When odd characters are displayed instead of the intended text, it’s often due to the font not supporting “high unicode” characters like the marcon character over the letter “a”: ā. Checking the google font @import url in a SASS file showed that the latin extended character set was not included. To do this:
- Find your font at google fonts using the search bar in the upper right and click the font name
- Click the “SELECT THIS FONT” link in the upper right
- Click the “Family Selected” black bar that appears at the bottom right of the page to expand the url builder window
- Click customize
- Scroll to the bottom and select “Latin Extended”
- Go back to the “Embed” tab and you will see that the urls in the STANDARD and @IMPORT tabs have been updated with “subset=latin-ext”
- Paste the embed code of your choice into your style sheets or sass files and voila! Your special characters should render.
In a recent case they did not render because the google font being used, “Lato,” was actually out of date despite there being a latin extended option (your font will not render if the font author has not created a glyph for that character). The updated Lato font files were on the font author’s website and downloaded to a font folder within the Drupal theme.
The author had conveniently included a CSS file with an @font-face block linking to each typeface file in the download.
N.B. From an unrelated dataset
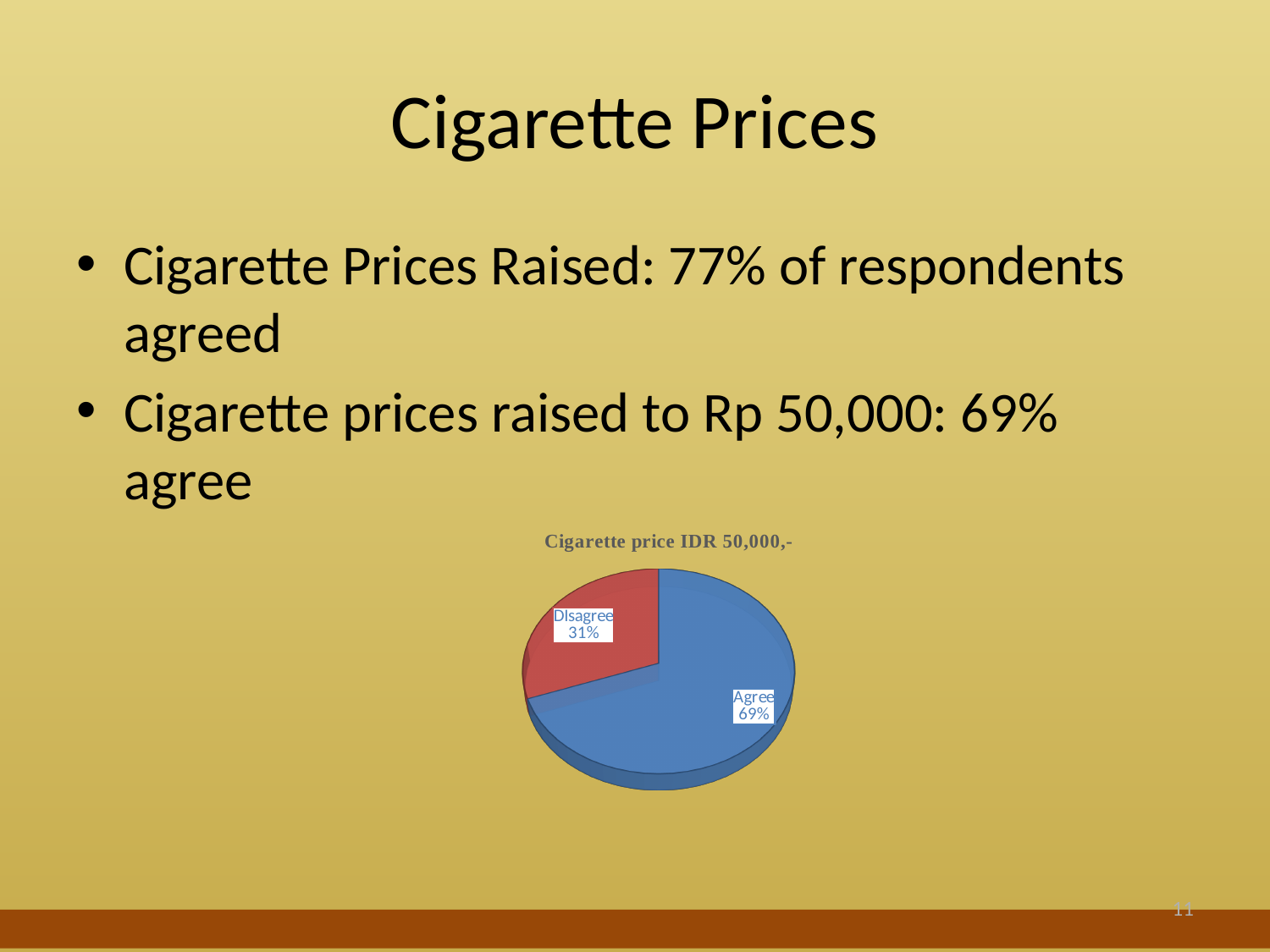
What is the title of the pie chart? Cigarette price IDR 50,000,- Which slice of the pie chart is the largest? Agree What is the difference in percentage points between the Agree and Disagree slices? 38 Is the Disagree share of the pie chart greater or less than 50%? less How many slices does the pie chart have? 2 What colour is the Agree slice of the pie chart? blue Which is larger in the pie chart, Agree or Disagree? Agree What type of chart is shown on the slide? pie chart What percentage of the pie chart is labelled Disagree? 31% What percentage of the pie chart is labelled Agree? 69% Which slice of the pie chart is the smallest? Disagree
Enter the below link in your browser to see the data returned:
https://fonts.googleapis.com/css?family=Lato:300,300i,400,400i&subset=latin-ext
Each @font-face block can contain a number of attributes such as font-weight, font-style, font-family, and src. The author had chosen to name each typeface differently and set font-weight to normal for each despite having light, normal, and bold etc. character sets in the download.
The Google font API implements a different approach, however. In the above example all @font-face blocks return with a font-family identifier of “Lato” as opposed to a unique identifier per block like “Lato-Light” or “LatoRegular” as the font author had done. Google also explicitly sets a numerical value in the font-weight attribute as opposed to a consistent font-weight value of “normal” for all.
You can use either approach, but if you set up your @font-face rules like Google does with consistent font-family names and numerical font-weights just make sure you specify the font-weight declaration in addition to the font-family name when building the declarations that apply to your markup so that the correct set of glyphs can be found and applied.